GIVEN INFORMATION |
/---

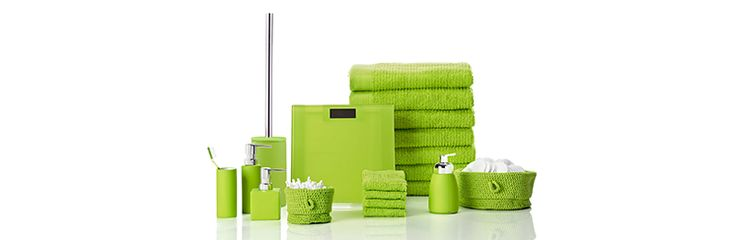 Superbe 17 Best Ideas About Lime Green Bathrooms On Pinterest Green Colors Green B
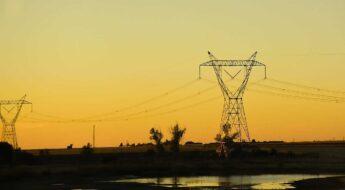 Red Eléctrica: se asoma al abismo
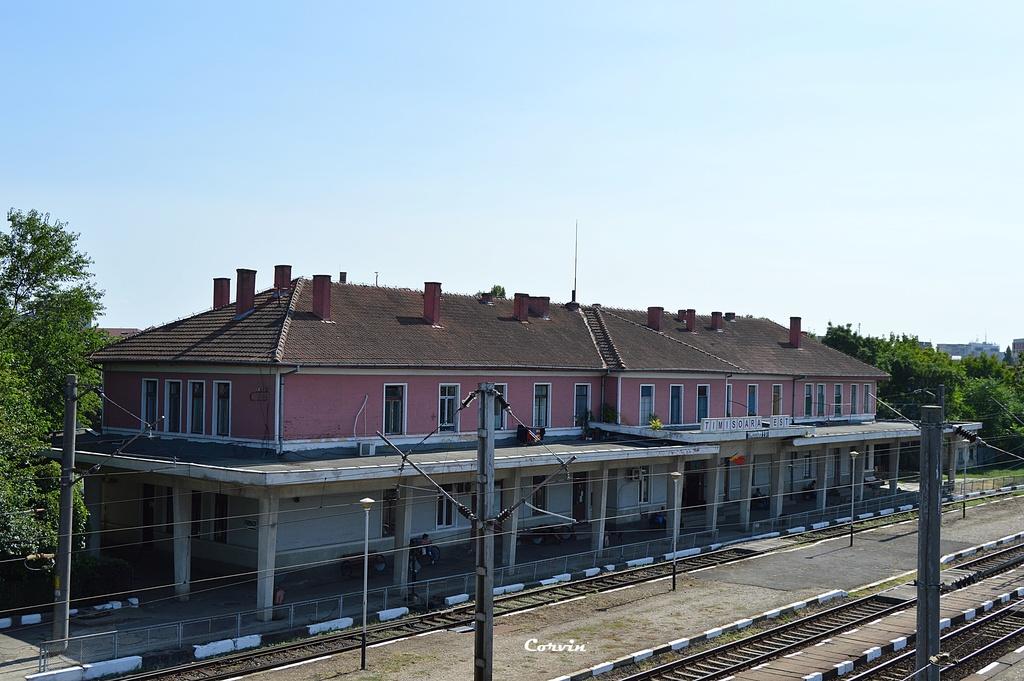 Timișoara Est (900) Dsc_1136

\---

WHAT YOU WILL DO |
Leaving out only the pictures, reproduce the listing exactly.

ANSWER TO THE EXERCISE |
 Superbe 17 Best Ideas About Lime Green Bathrooms On Pinterest Green Colors Green B
 Red Eléctrica: se asoma al abismo
 Timișoara Est (900) Dsc_1136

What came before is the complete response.